• _The problem_:
Pick up the forum thread about a broody hen hatching eggs after its last post and continue it.

• _Source_:
┏━━
Broody Hen Hatching Eggs -- How Much Do I Need to Do?

Discussion in 'Incubating & Hatching Eggs' started by JenniferK, May 22, 2010.

  1. JenniferK

    JenniferK Chillin' With My Peeps

    121
    2
    141
    May 7, 2007
    Northern California
    I'm having my first experience with a broody hen, and since we have no roosters I took pity on her and bought a dozen fertile eggs to put under her so she could at least have the satisfaction of hatching something. She seems to be doing a great job of sitting on them, although if I had been smart I would have marked the eggs since she seems to have taken advantage of the other hens laying to give her a break, and I know some of the eggs under her now are NOT fertile, but I'm too scared to guess which ones and take them out. So my question is, assuming any of the eggs hatch, how much do I need to do? Do I need to separate her and the babies from the other hens? Will they still need a nest? Does it matter that the nesting box is a couple of feet off the ground? Do I need to provide chick starter feed, and if I put it so the other hens can't get to it, will the "mother" not be able to show them to it?

    I feel like there's probably a thread already that addresses this but I couldn't quite find what I was looking for, so if anyone can offer some advice or point me in the right direction for some, I'd sure appreciate it!
     
  2. clarmayfarm

    clarmayfarm Chillin' With My Peeps

    123
    0
    109
    Jan 5, 2010
    Shenandoah Valley, VA
    She will be fine, you can let her do her job.

    The week before hatch, I put my hens in a large crate on the floor with lots of bedding and straw. I then let her out 2x a day to eat and poop. Transfer her after dark so she is calm.

    this will keep the other hens from disturbing her nest and trying to lay in it while she is eating.

    It also will keep the chicks safe so they don't dive from the nest...

    Good luck!
┗━━
• _Available data_:
┏━━
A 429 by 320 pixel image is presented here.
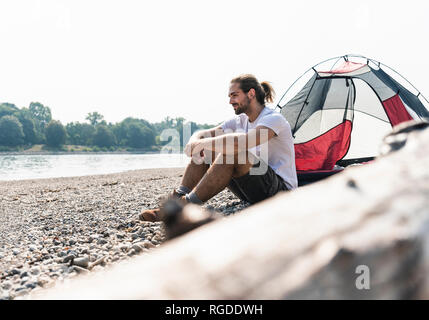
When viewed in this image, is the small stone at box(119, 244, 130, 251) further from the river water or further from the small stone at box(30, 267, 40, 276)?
the river water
┗━━
• _Response_:
  3. Spring Chook

    Spring Chook Chillin' With My Peeps

    103
    2
    111
    Dec 29, 2009
    Topanga
    I have a broody bantam sitting on some fertile eggs too. Initially she was with the other hens but, like your chickens, they kept jumping into her nest and laying. THe fertile eggs are Black COpper Marans so very easy to distinguish (they are dark brown) and I was able to scoop out the infertile eggs. But the final straw was when one of other hens broke one of the fertile eggs; I moved her in the night. she now has private quarters in the same coop. I've just fenced off an area for her so she wont be disturbed. Her nesting box is on the floor. My next task is to make a section of the run chick proof, ie I need to line it with a finer mesh so the chicks dont slip through.

    Ideally Mum and babies really need to be separate for a whlle, the chicks are very vulnerable at the start, and the other hens might attack them. You might have to move her nest lower so the chicks and mum can hop back in. Any rearrangements must be made before day 18.

    Make sure you broody has water and food close by, and if you get a chance, dust her nest for mites. The last time my bantam was broody, I didnt and she ended up with scaly leg mites. not nice.

    CHick starter is generally recommended for the chicks And you'll also need to put some pebbles in the water bowl to stop them drowning.

    I'm sure others will give you more useful advice
     
  4. L0rraine

    L0rraine Chillin' With My Peeps

    810
    4
    133
    May 20, 2009
    Whidbey Island
    Yep, as clarmayfarm implies, the other hens disturbing her (or laying more eggs for her to incubate) seems to be the biggest problem. I too have moved mine the week before hatch. Once to a nest on the coop floor with a protective pen around her, once to my study in a large barricaded area, and the last time to another pen with no other hens. The last time didn't work well and the broody seemed desperate to get back with the rest of the flock and abandoned her eggs.
     
  5. Sunny Side Up

    Sunny Side Up Count your many blessings...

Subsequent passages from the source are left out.